The glomeruli are the first synaptic relay on the olfactory pathway and play a basic role in smell perception. Glomerular degeneration occurs in humans with age and in Alzheimer's disease (AD). The glomeruli heavily express β-amyloid precursor protein (APP), β-secretase (BACE1) and γ-secretase complex. However, extracellular β-amyloid peptide (Aβ) deposition occurs fairly rarely at this location in postmortem pathological studies. We sought to explore age-related glomerular changes that might link to alteration in amyloidogenic proteins and/or plaque pathogenesis in transgenic models of AD and humans. Focally increased BACE1 immunoreactivity (IR) in the glomerular layer was identified in several transgenic models, and characterized systematically in transgenic mice harboring five familiar AD-related mutations (5XFAD). These elements were co-labeled with antibodies against APP N-terminal (22C11) and Aβ N-terminal (3D6, 6E10) and mid-sequence (4G8).

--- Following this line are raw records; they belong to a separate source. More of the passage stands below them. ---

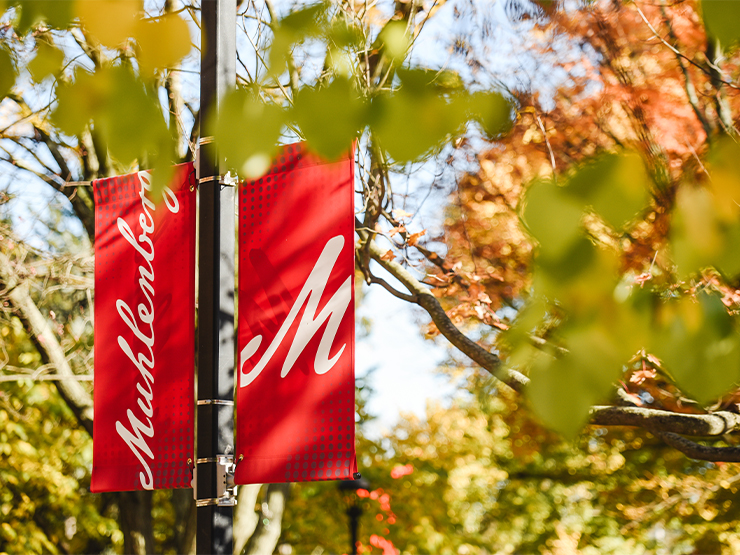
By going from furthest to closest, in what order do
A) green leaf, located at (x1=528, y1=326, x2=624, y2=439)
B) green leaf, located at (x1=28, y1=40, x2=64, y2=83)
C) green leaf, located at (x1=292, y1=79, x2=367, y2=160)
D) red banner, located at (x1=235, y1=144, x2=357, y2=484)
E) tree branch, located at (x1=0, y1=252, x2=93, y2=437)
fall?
1. tree branch, located at (x1=0, y1=252, x2=93, y2=437)
2. red banner, located at (x1=235, y1=144, x2=357, y2=484)
3. green leaf, located at (x1=28, y1=40, x2=64, y2=83)
4. green leaf, located at (x1=292, y1=79, x2=367, y2=160)
5. green leaf, located at (x1=528, y1=326, x2=624, y2=439)

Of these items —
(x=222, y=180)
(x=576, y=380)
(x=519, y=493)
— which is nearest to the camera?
(x=576, y=380)

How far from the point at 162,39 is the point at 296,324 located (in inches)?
80.3

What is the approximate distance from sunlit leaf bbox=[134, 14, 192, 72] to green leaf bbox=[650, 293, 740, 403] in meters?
1.07

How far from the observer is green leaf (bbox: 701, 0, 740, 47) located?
3.76 ft

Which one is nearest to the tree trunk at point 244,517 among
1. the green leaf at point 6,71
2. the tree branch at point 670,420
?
the tree branch at point 670,420

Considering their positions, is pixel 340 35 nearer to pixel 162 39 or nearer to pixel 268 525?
pixel 162 39

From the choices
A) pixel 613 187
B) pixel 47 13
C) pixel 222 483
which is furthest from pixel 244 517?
pixel 613 187

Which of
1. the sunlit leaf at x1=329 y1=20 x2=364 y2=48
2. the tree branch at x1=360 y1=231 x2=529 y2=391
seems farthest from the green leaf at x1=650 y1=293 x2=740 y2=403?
the tree branch at x1=360 y1=231 x2=529 y2=391

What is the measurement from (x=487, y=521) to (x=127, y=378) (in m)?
19.9

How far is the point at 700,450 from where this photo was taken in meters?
5.46

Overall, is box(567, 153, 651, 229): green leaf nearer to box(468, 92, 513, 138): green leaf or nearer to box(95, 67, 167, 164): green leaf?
box(468, 92, 513, 138): green leaf

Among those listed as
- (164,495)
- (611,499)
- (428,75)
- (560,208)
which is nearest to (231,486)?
(428,75)

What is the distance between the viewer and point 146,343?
353cm

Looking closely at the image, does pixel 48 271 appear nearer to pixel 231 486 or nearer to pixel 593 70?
pixel 231 486
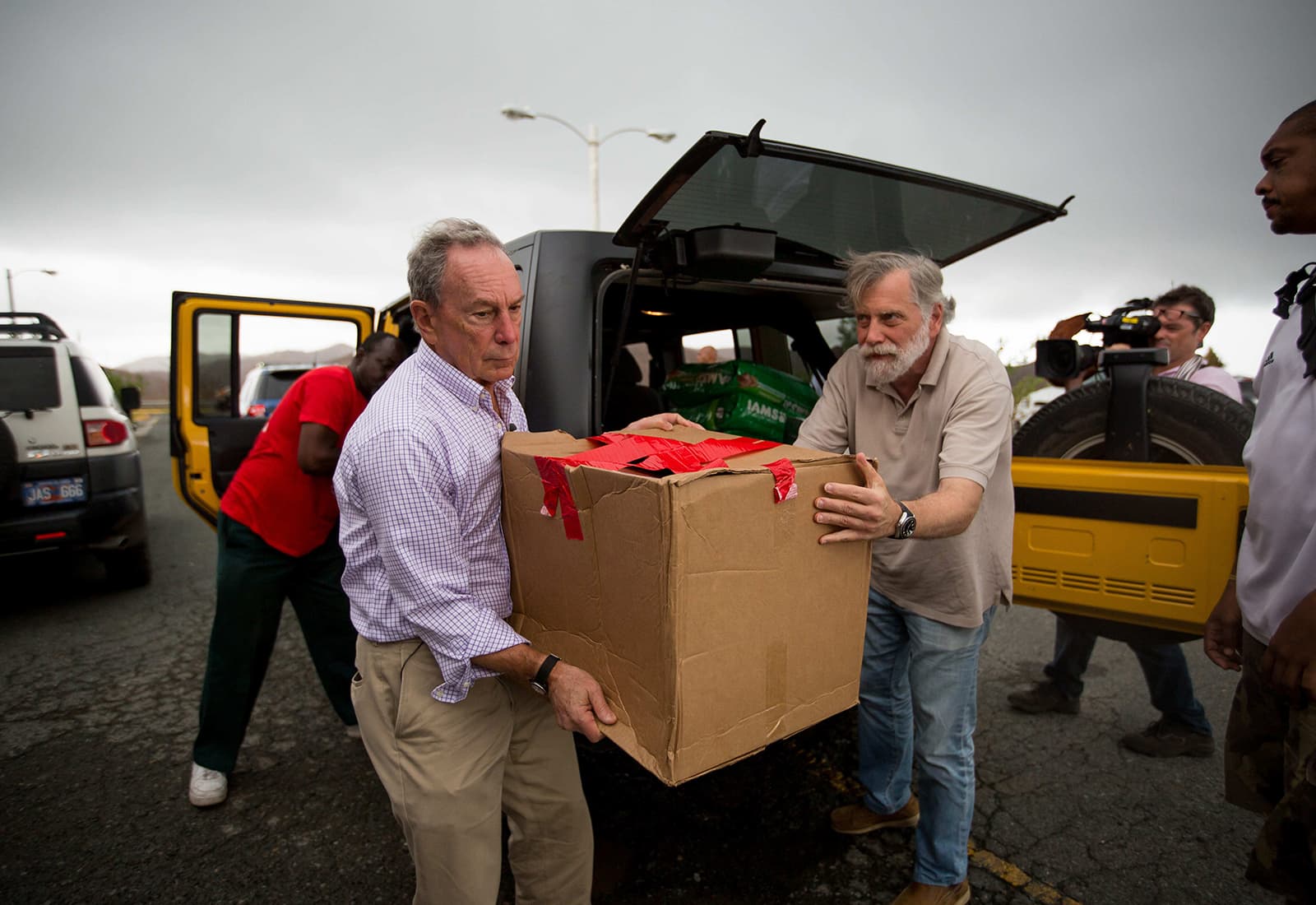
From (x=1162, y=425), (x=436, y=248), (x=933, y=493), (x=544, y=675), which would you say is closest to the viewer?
(x=544, y=675)

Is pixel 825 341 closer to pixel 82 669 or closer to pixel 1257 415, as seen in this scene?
pixel 1257 415

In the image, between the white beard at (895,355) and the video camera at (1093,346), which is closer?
the white beard at (895,355)

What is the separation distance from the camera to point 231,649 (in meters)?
2.60

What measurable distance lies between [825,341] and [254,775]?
3.13 m

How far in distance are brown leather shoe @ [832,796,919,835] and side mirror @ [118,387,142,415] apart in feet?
19.4

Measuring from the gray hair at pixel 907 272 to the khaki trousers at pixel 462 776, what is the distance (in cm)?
141

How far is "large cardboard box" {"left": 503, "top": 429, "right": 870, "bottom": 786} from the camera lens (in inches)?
43.9

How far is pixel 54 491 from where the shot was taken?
4.52 m

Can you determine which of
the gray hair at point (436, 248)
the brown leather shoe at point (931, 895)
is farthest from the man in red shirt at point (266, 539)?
the brown leather shoe at point (931, 895)

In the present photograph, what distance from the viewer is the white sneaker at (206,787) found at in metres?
2.58

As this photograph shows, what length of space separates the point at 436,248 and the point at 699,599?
0.94 metres

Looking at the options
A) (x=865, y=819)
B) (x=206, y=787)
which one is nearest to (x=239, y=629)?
(x=206, y=787)

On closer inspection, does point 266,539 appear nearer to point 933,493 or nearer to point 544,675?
point 544,675

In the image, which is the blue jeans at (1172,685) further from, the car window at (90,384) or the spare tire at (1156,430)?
the car window at (90,384)
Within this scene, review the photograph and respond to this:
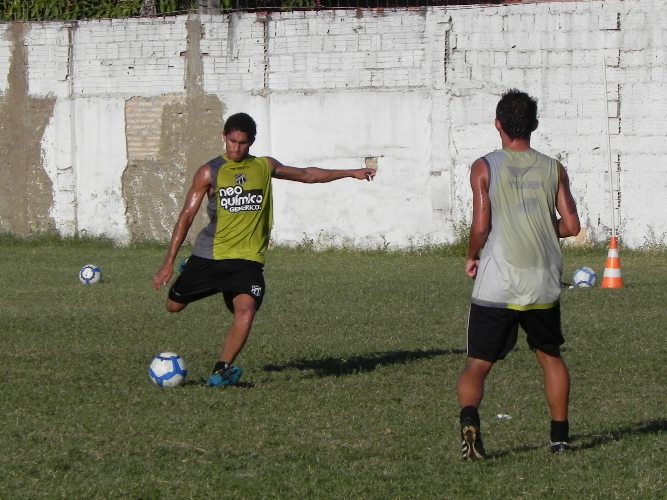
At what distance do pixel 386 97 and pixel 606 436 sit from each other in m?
13.2

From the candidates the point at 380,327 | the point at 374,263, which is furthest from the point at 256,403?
the point at 374,263

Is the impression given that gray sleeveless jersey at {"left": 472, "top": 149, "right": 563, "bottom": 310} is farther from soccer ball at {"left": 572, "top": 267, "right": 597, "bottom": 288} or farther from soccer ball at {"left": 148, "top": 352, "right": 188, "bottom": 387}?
soccer ball at {"left": 572, "top": 267, "right": 597, "bottom": 288}

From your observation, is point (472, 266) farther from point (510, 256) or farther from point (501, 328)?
point (501, 328)

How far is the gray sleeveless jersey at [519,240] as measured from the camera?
6.89 metres

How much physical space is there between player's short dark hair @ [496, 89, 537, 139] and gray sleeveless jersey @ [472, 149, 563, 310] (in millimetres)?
129

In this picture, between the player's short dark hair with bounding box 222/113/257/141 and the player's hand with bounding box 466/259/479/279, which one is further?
the player's short dark hair with bounding box 222/113/257/141

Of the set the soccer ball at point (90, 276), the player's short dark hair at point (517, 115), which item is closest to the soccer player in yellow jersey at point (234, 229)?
the player's short dark hair at point (517, 115)

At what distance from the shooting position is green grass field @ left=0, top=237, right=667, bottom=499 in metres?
6.64

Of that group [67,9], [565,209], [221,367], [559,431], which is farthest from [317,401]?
[67,9]

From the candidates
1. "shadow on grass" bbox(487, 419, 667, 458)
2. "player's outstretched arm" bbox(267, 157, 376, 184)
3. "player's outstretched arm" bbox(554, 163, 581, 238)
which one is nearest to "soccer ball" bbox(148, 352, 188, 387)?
"player's outstretched arm" bbox(267, 157, 376, 184)

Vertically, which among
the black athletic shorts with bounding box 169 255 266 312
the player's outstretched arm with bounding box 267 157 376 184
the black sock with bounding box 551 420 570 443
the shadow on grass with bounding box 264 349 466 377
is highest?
the player's outstretched arm with bounding box 267 157 376 184

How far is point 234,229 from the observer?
31.5 feet

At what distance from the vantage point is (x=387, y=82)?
20.3 metres

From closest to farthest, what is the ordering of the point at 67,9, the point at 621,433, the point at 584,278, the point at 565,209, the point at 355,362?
1. the point at 565,209
2. the point at 621,433
3. the point at 355,362
4. the point at 584,278
5. the point at 67,9
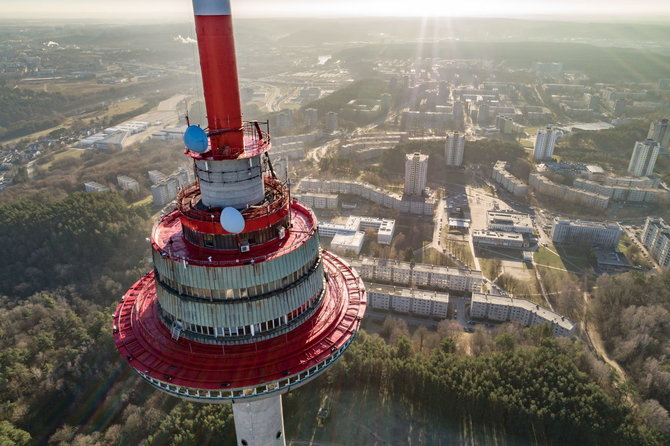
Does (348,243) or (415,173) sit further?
(415,173)

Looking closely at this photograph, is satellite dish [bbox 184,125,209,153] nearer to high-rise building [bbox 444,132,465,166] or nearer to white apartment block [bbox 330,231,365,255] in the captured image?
white apartment block [bbox 330,231,365,255]

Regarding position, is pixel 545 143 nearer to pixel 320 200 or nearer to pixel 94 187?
pixel 320 200

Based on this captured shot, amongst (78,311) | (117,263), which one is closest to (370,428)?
(78,311)

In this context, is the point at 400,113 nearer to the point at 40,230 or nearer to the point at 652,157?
the point at 652,157

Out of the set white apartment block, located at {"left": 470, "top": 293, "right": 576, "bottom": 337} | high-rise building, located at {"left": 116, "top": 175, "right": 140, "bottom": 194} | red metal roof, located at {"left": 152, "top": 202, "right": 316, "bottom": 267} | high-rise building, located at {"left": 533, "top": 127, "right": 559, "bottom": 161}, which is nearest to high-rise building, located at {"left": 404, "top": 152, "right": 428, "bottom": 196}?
white apartment block, located at {"left": 470, "top": 293, "right": 576, "bottom": 337}

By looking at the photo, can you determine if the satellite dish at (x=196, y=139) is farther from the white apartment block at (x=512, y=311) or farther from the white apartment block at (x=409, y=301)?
the white apartment block at (x=512, y=311)

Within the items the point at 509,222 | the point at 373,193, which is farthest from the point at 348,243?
the point at 509,222

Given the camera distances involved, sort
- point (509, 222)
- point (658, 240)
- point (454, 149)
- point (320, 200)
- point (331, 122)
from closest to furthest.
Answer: point (658, 240) < point (509, 222) < point (320, 200) < point (454, 149) < point (331, 122)

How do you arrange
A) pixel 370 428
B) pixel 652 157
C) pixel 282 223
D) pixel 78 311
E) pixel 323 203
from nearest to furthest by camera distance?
1. pixel 282 223
2. pixel 370 428
3. pixel 78 311
4. pixel 323 203
5. pixel 652 157
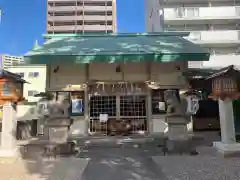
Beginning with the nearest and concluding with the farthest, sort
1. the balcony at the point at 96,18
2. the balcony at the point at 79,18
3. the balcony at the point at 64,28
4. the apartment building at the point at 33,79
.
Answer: the apartment building at the point at 33,79 < the balcony at the point at 64,28 < the balcony at the point at 79,18 < the balcony at the point at 96,18

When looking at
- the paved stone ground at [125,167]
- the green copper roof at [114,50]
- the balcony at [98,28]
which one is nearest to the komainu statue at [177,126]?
the paved stone ground at [125,167]

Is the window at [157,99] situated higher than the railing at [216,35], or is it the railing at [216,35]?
the railing at [216,35]

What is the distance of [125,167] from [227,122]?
355 cm

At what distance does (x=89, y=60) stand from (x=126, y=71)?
2.28 metres

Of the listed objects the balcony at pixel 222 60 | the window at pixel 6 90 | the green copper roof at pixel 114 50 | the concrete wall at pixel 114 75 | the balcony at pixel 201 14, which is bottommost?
the window at pixel 6 90

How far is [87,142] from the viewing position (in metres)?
10.0

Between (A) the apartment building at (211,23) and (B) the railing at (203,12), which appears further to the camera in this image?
(B) the railing at (203,12)

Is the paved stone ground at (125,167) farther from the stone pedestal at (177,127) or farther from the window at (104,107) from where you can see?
the window at (104,107)

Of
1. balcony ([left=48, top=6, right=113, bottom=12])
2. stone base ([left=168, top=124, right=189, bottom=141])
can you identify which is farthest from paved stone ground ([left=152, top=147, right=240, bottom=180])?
balcony ([left=48, top=6, right=113, bottom=12])

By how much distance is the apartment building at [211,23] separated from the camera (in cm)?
2356

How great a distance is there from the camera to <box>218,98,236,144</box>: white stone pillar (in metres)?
7.16

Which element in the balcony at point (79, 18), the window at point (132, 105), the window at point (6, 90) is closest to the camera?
the window at point (6, 90)

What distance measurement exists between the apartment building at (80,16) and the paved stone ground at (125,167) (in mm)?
59539

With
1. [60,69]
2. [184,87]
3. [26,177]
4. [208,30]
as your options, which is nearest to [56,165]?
[26,177]
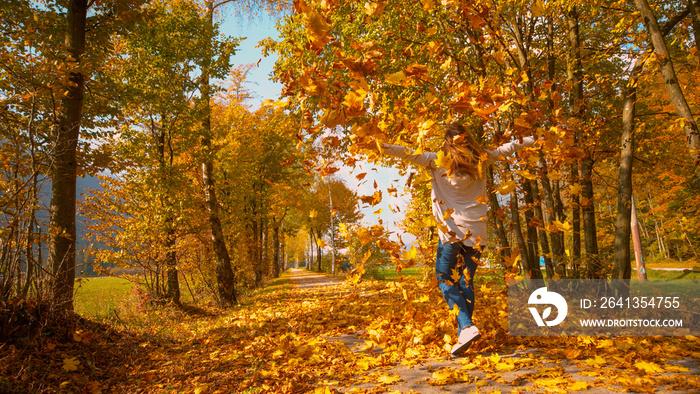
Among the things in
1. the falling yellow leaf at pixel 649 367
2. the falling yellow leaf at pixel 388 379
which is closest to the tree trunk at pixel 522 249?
the falling yellow leaf at pixel 649 367

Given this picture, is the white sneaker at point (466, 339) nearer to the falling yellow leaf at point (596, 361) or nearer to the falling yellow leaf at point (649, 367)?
the falling yellow leaf at point (596, 361)

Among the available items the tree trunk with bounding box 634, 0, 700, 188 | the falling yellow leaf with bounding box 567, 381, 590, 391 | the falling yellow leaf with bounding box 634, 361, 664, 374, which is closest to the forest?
the tree trunk with bounding box 634, 0, 700, 188

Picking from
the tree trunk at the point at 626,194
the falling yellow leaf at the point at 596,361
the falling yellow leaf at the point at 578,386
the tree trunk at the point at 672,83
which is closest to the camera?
the falling yellow leaf at the point at 578,386

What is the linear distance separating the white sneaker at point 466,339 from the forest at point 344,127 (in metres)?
0.46

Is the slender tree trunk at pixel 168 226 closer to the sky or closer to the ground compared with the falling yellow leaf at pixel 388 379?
closer to the sky

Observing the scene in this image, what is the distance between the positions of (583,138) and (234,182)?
11.6 meters

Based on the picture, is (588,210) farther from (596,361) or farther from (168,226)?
(168,226)

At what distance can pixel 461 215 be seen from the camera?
291 centimetres

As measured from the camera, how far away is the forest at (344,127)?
284cm

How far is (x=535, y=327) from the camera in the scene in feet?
11.2

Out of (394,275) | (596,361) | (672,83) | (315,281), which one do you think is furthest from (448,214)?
(394,275)

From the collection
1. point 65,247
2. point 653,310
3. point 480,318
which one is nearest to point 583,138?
point 653,310

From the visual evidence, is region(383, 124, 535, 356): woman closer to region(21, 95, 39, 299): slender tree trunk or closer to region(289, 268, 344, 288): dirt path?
region(21, 95, 39, 299): slender tree trunk

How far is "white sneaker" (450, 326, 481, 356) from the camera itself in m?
2.71
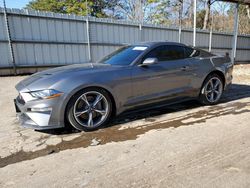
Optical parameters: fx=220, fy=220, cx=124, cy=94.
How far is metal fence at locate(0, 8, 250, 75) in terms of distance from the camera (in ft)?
29.8

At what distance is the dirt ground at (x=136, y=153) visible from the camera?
2.32 meters

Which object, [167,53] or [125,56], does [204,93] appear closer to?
[167,53]

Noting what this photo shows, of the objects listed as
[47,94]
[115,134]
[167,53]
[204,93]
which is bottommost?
[115,134]

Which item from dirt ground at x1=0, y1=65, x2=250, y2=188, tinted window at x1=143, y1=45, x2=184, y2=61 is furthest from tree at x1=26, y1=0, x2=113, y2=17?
dirt ground at x1=0, y1=65, x2=250, y2=188

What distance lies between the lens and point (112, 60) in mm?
4348

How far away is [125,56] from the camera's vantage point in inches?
168

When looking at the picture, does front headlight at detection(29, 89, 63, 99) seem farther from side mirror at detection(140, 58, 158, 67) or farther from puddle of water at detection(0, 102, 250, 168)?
side mirror at detection(140, 58, 158, 67)

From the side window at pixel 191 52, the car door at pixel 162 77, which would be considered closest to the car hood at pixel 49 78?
the car door at pixel 162 77

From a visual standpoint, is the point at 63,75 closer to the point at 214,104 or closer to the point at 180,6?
the point at 214,104

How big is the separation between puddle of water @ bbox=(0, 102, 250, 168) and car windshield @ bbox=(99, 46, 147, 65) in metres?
1.19

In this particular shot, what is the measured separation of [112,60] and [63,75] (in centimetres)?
116

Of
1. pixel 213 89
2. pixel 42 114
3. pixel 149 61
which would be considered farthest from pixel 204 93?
pixel 42 114

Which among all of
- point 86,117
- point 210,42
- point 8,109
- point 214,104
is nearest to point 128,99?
point 86,117

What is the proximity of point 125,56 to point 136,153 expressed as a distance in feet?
6.77
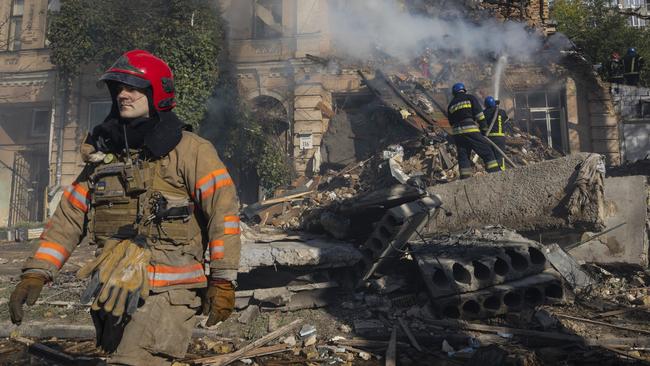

They were not co-labeled with two Aβ C-terminal antibodies (Ter40, Ter42), nor associated with extracellular amyloidosis. These profiles were further characterized to be most likely abnormal olfactory nerve terminals. Reduced glomerular area was detected in 6-12-month-old 5XFAD mice relative to non-transgenic controls, and in aged humans relative to young/adult controls, more robust in AD than aged subjects without cerebral amyloid and tau pathologies. The results suggest that olfactory nerve terminals may undergo age-related dystrophic and degenerative changes in AD model mice and humans, which are associated with increased labeling for amyloidogenic proteins but not local extracellular Aβ deposition. The identified axon terminal pathology might affect neuronal signal transmission and integration at the first olfactory synaptic relay.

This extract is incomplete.